Whenever a doctor enters the Ebola medical center treatment area in Beni, the support staff writes his name on the protective cover section that covers the forehead.
It is something necessary because it can be difficult to distinguish every doctor under their masks and multiple layers of biological risk equipment.
However, Dr. Kambale Philemon does not need his signed name for his suit because everyone knows who he is.
The 46-year-old is a surviving Ebola.
The dott. Philemon signed Ebola last November while working in the emergency room of a general hospital in Beni, a city in the Democratic Republic of the Congo.

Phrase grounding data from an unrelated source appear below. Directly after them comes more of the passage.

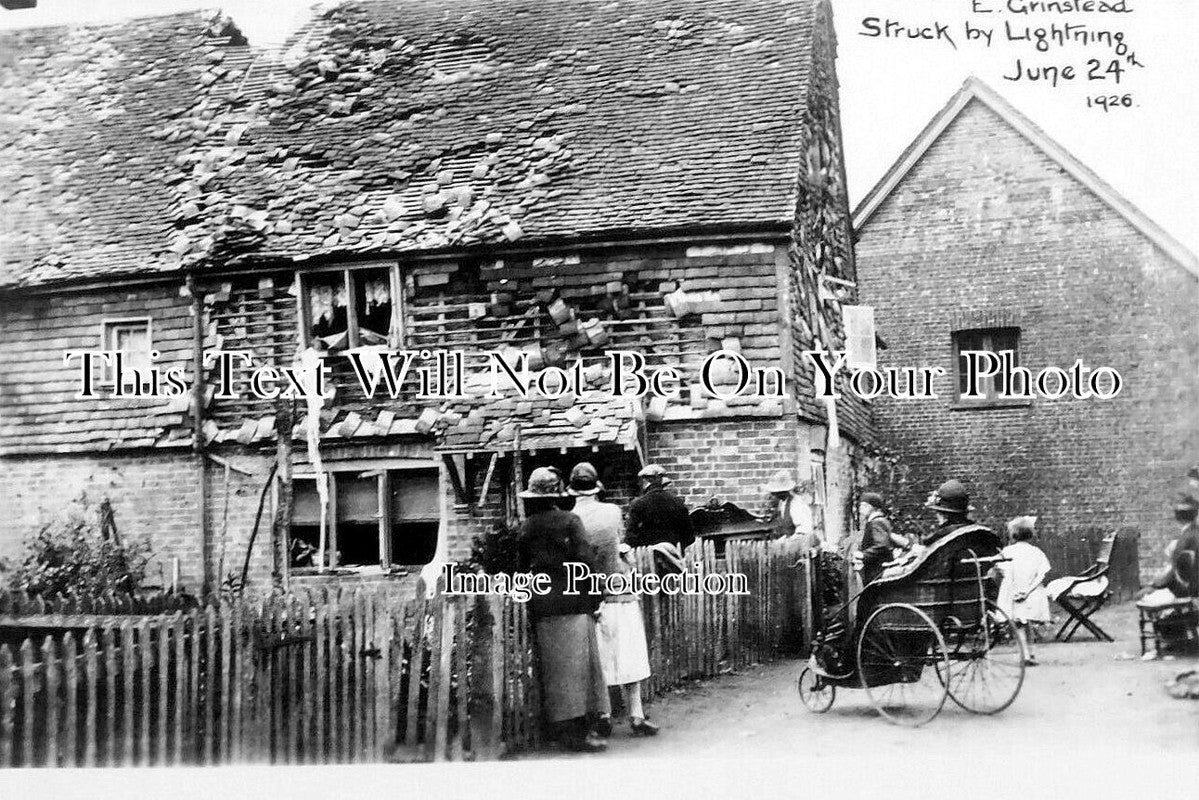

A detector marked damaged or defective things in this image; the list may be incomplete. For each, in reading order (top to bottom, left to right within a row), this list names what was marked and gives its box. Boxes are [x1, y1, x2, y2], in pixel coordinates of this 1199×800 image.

broken window [298, 266, 398, 350]
damaged timber building [0, 0, 876, 592]
broken window [101, 318, 151, 386]
broken window [956, 324, 1020, 400]
broken window [290, 466, 440, 572]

When the blood tests returned, he knew his chances of survival were poor.
He said: "First of all it struck me that this could be Ebola because I had never felt so bad, so I asked for a blood test.
"The other doctors had their doubts – & # 39; you can't have the ebola, they said – but as I felt, it could only be the Ebola.
"When the result came back it was positive."
I told him it had to be scary. He replied: "Yes, the fear is enormous because you are between life and death".
Dr. Philemon was lucky, he says, because his wife and daughters were on vacation at the time and could easily infect them.
However, as a doctor, he knew his future was bleak. He said: "I was put in a cube (treatment tent) and the first five days were not easy because I was completely lost.
"Only after that time did I begin to recover my memory and recognize the members of my family".
We were filming at the treatment center – run by the ALIMA medical association – and I currently remember asking Dr. Philemon a question through the transparent plastic wall of his cube.
However, the attending physician said he was too weak to talk.
The last day of our visit, we went to say goodbye – but the doctor's cube was empty and a health worker told us he was dead.
It was with a mixture of euphoria and surprise when we learned that Dr. Philemon had actually survived.
He offered us a smile – and a chuckle – when we visited him at his home in Beni.
"When I got home I was welcomed by everyone throughout the neighborhood," he said. "The complex (home) was full of joy because people thought I was dead, there were many voices around".
As a survivor of the Ebola virus, the doctor is immune to future infections and has been deployed in the same treatment center as he was a patient.
The hours are brutal – Dr. Philemon says he works every day – but Beni is at the center of this epidemic.
We looked at the doctor when he entered cube number five and found a woman named Kavira who was completely insensitive.
He called a drip and oxygen – then a resuscitator – while the relatives from the woman's anxious appearance watched from the other side of the cube.
It took him three hours to stabilize the patient and we found him later, soaked with sweat, while the support staff took off his protective clothing.
I asked, "Why do you work here when you almost lost your life here?"
He replied: "I took an oath and I have compassion for people who are sick, I want to save lives, this is my oath and this is my job and I love it".
Dr. Philemon understands what his patients are going through.
He knows in a way that few others could ever understand and will do everything possible to keep them alive.